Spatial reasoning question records
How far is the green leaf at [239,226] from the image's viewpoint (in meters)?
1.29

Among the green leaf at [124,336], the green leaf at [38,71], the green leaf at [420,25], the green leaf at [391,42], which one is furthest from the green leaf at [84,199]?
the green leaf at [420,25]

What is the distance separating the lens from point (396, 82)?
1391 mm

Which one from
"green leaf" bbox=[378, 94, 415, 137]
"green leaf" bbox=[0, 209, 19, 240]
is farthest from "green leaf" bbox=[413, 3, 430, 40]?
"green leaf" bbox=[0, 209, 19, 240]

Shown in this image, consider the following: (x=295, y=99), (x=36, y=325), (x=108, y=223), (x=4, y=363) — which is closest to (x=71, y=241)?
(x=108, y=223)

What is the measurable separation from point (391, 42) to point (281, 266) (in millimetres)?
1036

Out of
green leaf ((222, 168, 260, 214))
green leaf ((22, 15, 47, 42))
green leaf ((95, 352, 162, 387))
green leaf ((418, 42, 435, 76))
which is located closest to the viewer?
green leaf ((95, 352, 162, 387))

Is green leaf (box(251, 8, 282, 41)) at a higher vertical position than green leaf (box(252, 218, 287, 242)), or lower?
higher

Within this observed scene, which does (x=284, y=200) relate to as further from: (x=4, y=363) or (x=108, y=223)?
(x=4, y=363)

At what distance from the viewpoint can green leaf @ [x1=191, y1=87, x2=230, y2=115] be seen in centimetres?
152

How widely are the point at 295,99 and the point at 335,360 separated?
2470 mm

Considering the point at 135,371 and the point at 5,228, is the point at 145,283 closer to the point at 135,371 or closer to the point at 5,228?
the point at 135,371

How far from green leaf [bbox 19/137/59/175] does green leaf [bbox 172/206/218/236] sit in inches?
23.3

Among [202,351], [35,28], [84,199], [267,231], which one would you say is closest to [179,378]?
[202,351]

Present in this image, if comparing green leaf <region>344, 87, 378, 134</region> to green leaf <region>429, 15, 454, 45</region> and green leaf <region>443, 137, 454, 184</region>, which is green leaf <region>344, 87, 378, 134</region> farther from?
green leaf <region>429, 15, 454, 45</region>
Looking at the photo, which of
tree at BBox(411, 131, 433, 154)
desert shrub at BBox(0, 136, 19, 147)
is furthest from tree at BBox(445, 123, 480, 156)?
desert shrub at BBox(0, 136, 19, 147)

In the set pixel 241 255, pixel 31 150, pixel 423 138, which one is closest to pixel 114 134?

- REQUEST: Copy the data word for word, from the line holding "Present in this" through the end of the data, both ends included.

- THE OUTPUT:
Present in this image, if comparing green leaf <region>344, 87, 378, 134</region> to green leaf <region>429, 15, 454, 45</region> and green leaf <region>443, 137, 454, 184</region>, which is green leaf <region>344, 87, 378, 134</region> farther from?
green leaf <region>429, 15, 454, 45</region>
Looking at the photo, which of
tree at BBox(411, 131, 433, 154)
desert shrub at BBox(0, 136, 19, 147)
is furthest from tree at BBox(445, 123, 480, 156)?
desert shrub at BBox(0, 136, 19, 147)

In the set pixel 241 255, pixel 31 150, pixel 423 138, which one is closest to pixel 114 134?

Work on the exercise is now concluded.